**Complete the following:**
1/ Condense the paragraph beginning "There is no substitute" in the piece on contributed articles, keeping its main facts.
2/ In the piece on contributed articles, replace "raw content" with "source material" and give the text between "Just about every" and "words (average length).", inclusive.

**Document:**
★ ★ ★ ★ ★

The team wasn’t winning, there wasn’t much “new” to talk about, and his driver didn’t like to do interviews.
Sound familiar?
One day he looked at the sponsorship stickers on the car, tallied the amount of funding the team had as a result and put together a short piece on how NASCAR sponsorship worked.
The result?
Just about every major sports and business outlet decided to pick it up and his phone started ringing.
There’s just something daunting about “starting from scratch.”
In today’s media environment, contributed article opportunities are some of the most efficient ways to get your message out.
Often our clients are reluctant to develop a new article or byline, simply because the perception is that it requires a lot of effort.
The good news is that often raw content is available; it just needs a little packaging. Some ideas for unearthing content include:
- Sales/Customer/Training decks—Take a look at what might fit a particular media outlet and then review the PPT in outline form. It will give you a framework for the article and then just a little bit of writing and editing will easily get you to 800 words (average length).
- Speeches/executive presentations—This is great fodder for op-ed pieces, posting blog comments and even developing quotes for releases.
- Technical submissions—These lengthy journal pieces won’t be interesting for mainstream press, but often there is a bigger trend for the company hiding beneath the heavy-duty tech lingo.
- Industry News—If you’re not already tracking the important trends in your market, you should be. Nothing is more interesting to reporters than taking a stance and going against conventional thinking. This can be a quick quote or anecdote taken from any of the above.
There is no substitute for a few really good pieces of coverage that tell your story exactly the way you want it. Take the time to audit some of the materials you already have; you probably have more than you think.

★ ★ ★ ★ ★

**Data block:**

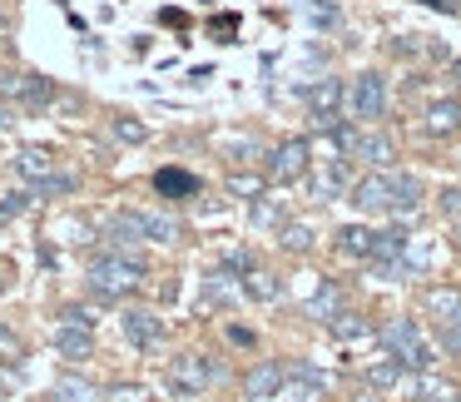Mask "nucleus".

★ ★ ★ ★ ★

**Per-task answers:**
1/ A few strong pieces of coverage that tell your story exactly as you want it are irreplaceable. Audit the materials you already have, because you probably have more than you think.

2/
Just about every major sports and business outlet decided to pick it up and his phone started ringing.
There’s just something daunting about “starting from scratch.”
In today’s media environment, contributed article opportunities are some of the most efficient ways to get your message out.
Often our clients are reluctant to develop a new article or byline, simply because the perception is that it requires a lot of effort.
The good news is that often source material is available; it just needs a little packaging. Some ideas for unearthing content include:
- Sales/Customer/Training decks—Take a look at what might fit a particular media outlet and then review the PPT in outline form. It will give you a framework for the article and then just a little bit of writing and editing will easily get you to 800 words (average length).